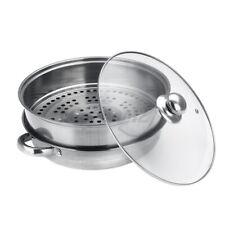 New Listing2 Tier Stainless Steel Steamer Hot Steam Pot Set Kitchen Food Cookware Cooker M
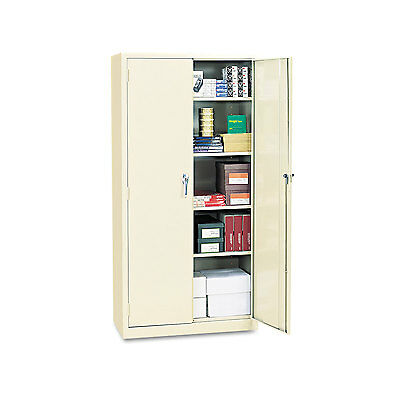 "Alera Assembled 72"" High Storage Cabinet w/Adjustable Shelves 36w x 18d Putty"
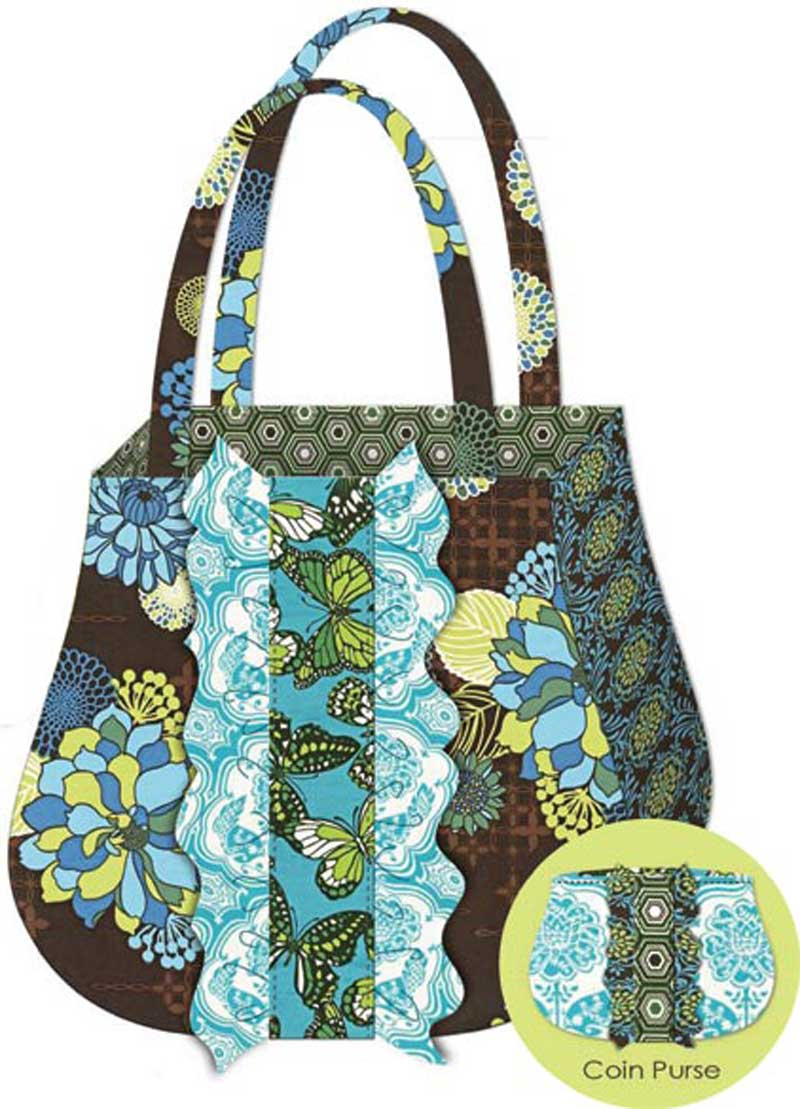 Free Sewing Pattern and Tutorial - Ruffle Tote and Coin Purse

----

Would you please copy the listing exactly, omitting every picture?

 New Listing2 Tier Stainless Steel Steamer Hot Steam Pot Set Kitchen Food Cookware Cooker M
 "Alera Assembled 72"" High Storage Cabinet w/Adjustable Shelves 36w x 18d Putty"
 Free Sewing Pattern and Tutorial - Ruffle Tote and Coin Purse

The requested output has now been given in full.